By contrast, Adam Fox will see his first test on the kill, where he managed just 9:04 over the course of his rookie season, though all indications suggest that he’ll be able to manage the added responsibility. While Jack Johnson is far from a fan favorite, he did put up the most PK time for the Penguins blueliners last year, with over 147 minutes, and was tied with Kris Letang with 2:12 on average per 60 minutes.
Of the other two options, Tony DeAngelo played just 3 minutes short handed last year, and K’Andre Miller of course is entering his first professional season, though could well develop into a depending option either as the season progresses or in the future.

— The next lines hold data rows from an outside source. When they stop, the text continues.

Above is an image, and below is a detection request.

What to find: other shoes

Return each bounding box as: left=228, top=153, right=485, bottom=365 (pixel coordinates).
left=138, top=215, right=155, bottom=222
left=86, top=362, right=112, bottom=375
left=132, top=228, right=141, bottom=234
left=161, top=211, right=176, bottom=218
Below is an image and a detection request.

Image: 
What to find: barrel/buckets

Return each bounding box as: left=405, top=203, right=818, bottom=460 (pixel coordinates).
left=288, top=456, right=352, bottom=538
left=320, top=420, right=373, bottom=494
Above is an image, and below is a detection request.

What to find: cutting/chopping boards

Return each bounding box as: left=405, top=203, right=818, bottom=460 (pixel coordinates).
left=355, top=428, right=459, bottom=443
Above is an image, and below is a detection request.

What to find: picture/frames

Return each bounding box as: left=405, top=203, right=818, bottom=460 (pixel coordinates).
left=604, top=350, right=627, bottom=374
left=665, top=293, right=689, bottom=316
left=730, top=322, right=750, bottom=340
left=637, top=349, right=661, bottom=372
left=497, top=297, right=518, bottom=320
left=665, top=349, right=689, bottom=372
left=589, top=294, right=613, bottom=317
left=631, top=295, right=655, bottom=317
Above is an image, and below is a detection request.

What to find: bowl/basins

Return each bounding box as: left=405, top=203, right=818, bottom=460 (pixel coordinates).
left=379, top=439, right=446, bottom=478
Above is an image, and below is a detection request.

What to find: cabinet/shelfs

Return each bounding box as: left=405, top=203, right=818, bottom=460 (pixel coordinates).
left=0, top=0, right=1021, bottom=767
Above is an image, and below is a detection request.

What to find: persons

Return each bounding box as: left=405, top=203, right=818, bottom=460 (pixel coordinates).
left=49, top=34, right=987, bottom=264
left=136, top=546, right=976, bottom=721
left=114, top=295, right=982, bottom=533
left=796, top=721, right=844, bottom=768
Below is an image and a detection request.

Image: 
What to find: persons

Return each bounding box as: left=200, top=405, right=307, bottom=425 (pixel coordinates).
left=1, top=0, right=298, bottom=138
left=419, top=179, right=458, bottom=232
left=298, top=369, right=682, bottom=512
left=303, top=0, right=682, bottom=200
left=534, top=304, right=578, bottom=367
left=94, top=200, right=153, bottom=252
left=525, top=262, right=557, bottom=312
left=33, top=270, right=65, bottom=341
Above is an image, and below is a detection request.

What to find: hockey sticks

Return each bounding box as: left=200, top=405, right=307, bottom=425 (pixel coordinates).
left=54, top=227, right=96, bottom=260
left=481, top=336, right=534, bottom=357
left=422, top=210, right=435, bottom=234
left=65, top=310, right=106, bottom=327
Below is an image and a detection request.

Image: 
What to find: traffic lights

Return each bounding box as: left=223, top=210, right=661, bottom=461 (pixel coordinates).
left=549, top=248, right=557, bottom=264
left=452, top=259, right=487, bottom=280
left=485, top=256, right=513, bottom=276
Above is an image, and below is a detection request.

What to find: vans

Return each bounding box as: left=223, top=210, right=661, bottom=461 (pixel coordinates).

On forward there are more shakeups, with Chris Kreider and Pavel Buchnevich both being picked for short handed duty. Kreider’s maturity and speed offer an interesting dimension that might make opponents a little more cautious at the blueline to avoid a potential breakaway shorthanded chance. As for his linemate, Buchnevich is coming off what has been described as a very good camp, though perhaps is one of the more surprising choices. He has just 6:05 of shorthanded time in his 247 NHL games, and is largely an unknown quantity on the PK.
All the new faces mean the team will go into the season with a relatively unproven PK line-up, though given they were ranked 23rd last year with a 77.4 success ratio, there’s perhaps room to try something different.